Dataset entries
----------------

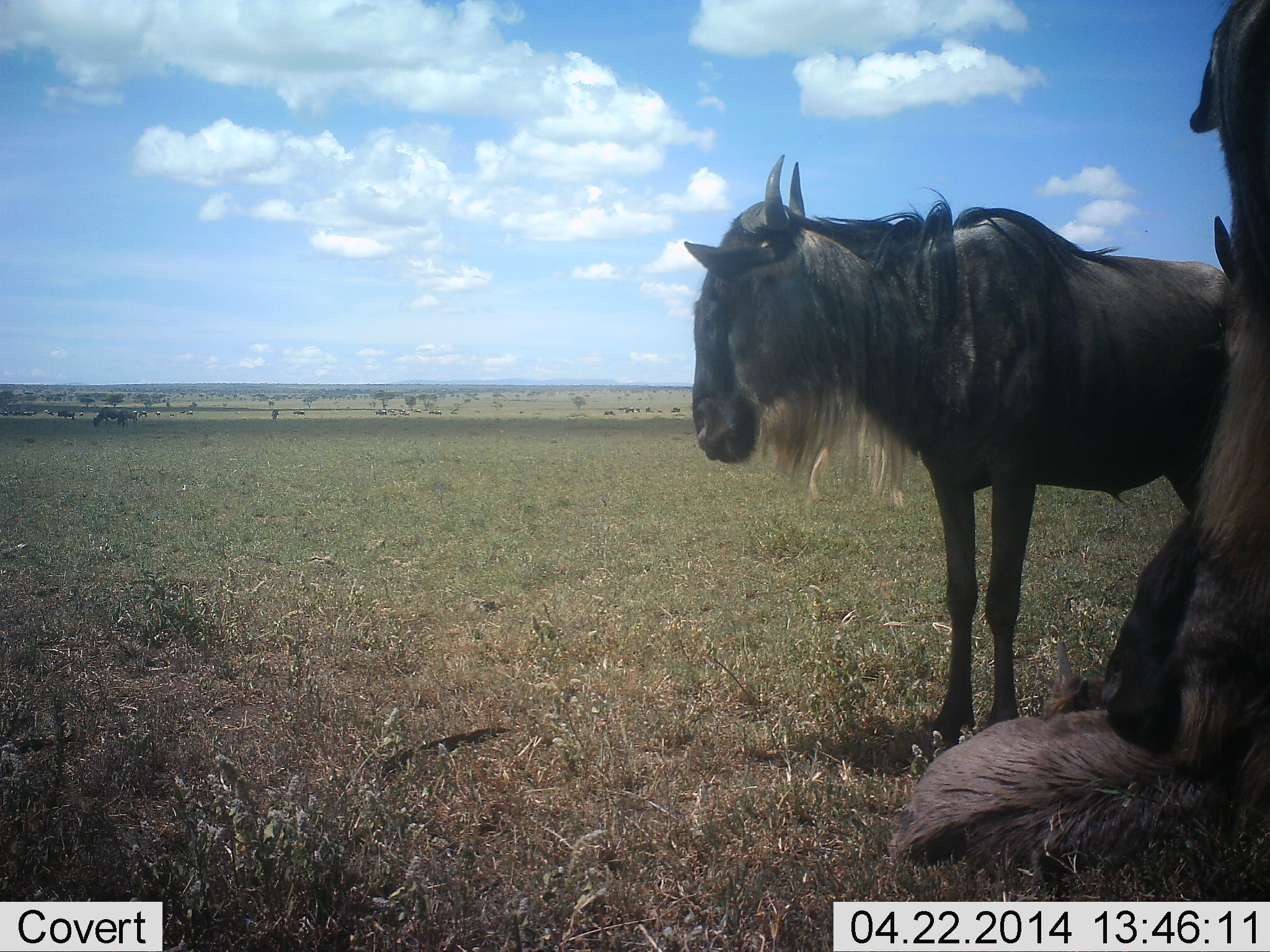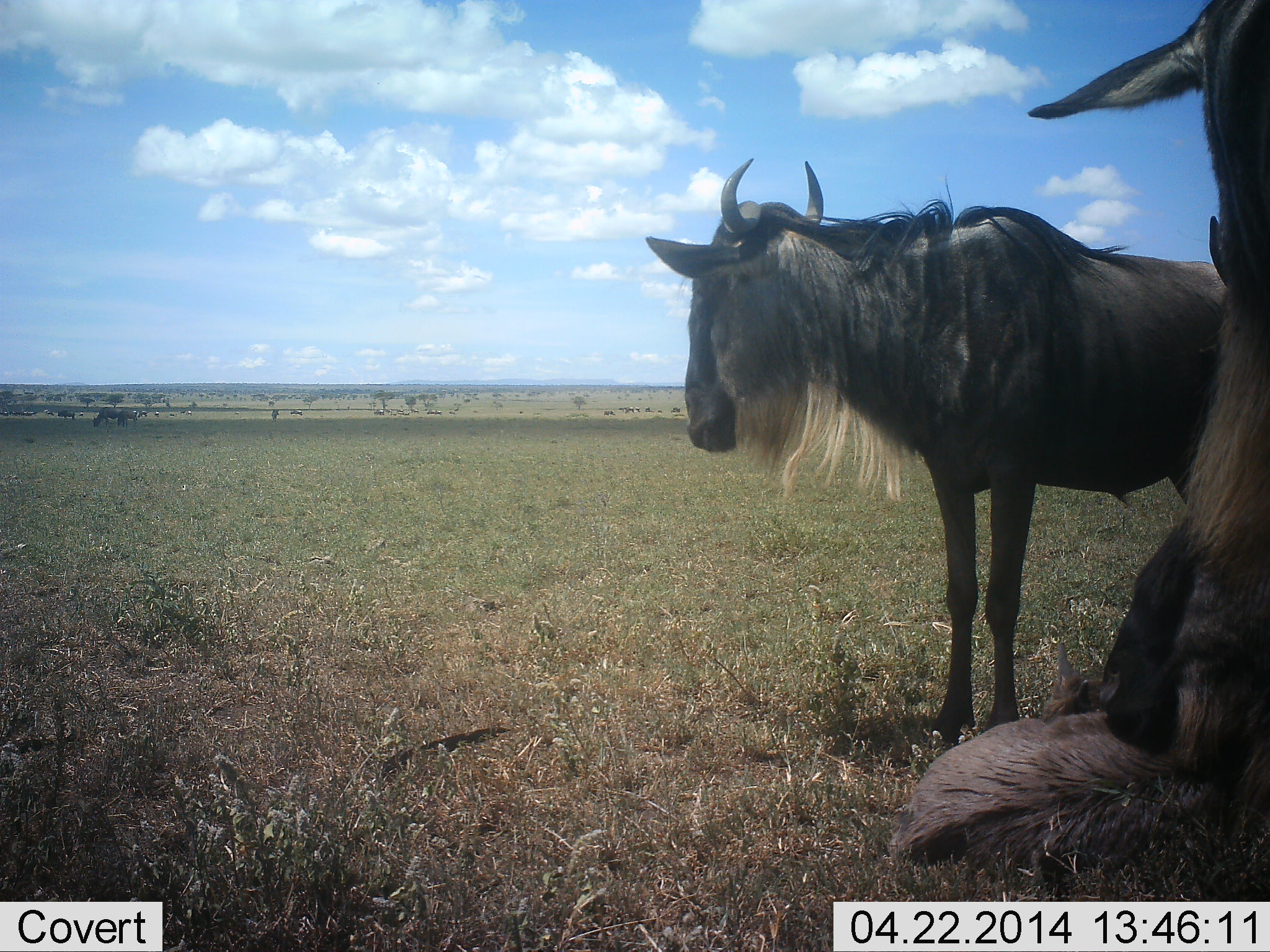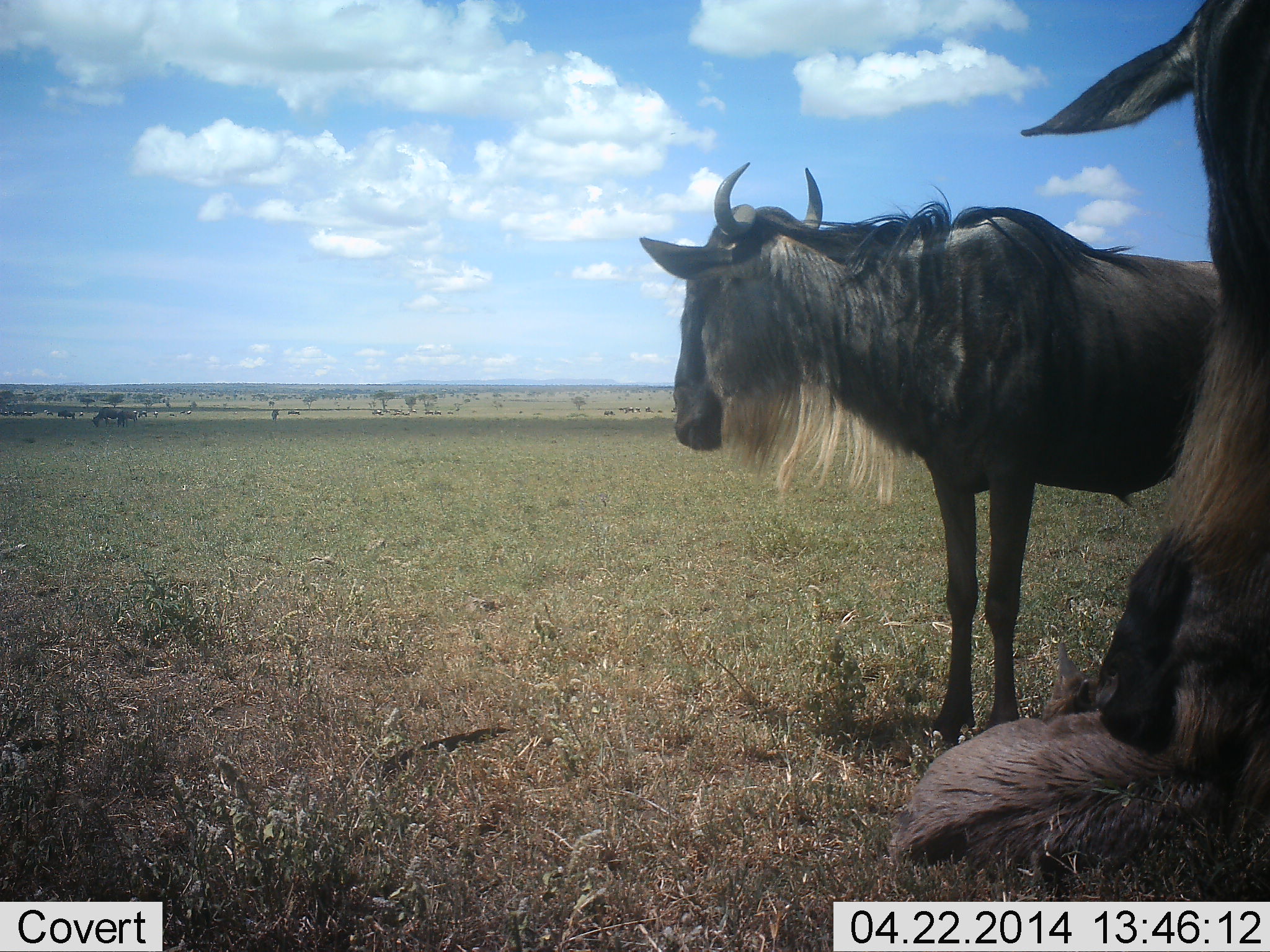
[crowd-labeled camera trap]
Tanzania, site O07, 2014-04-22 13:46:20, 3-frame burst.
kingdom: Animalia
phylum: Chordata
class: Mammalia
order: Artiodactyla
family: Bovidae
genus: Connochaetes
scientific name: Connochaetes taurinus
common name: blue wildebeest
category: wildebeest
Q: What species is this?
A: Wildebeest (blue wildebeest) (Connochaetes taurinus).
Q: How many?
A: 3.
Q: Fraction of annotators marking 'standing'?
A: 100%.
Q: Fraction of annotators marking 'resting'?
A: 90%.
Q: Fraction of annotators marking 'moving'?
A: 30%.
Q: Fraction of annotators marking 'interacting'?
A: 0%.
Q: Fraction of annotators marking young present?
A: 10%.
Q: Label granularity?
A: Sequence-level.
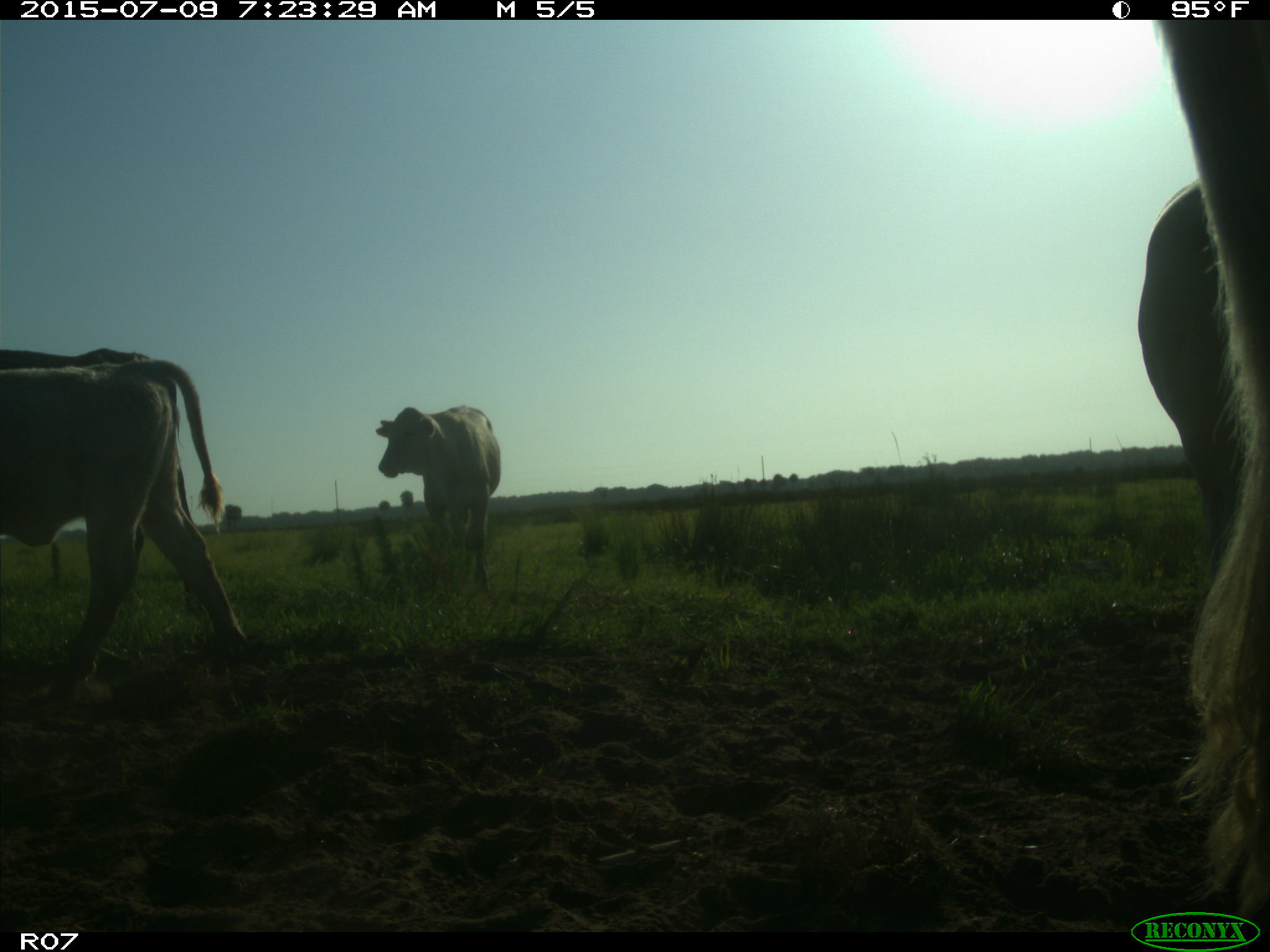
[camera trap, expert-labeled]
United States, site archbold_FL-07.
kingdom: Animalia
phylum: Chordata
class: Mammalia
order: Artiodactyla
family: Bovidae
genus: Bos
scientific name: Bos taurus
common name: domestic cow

----------------

EXERCISE OBJECTIVE. Wherever a line in the data above holds the word "Fraction", copy that line.

WRITTEN SOLUTION.
Q: Fraction of annotators marking 'standing'?
Q: Fraction of annotators marking 'resting'?
Q: Fraction of annotators marking 'moving'?
Q: Fraction of annotators marking 'interacting'?
Q: Fraction of annotators marking young present?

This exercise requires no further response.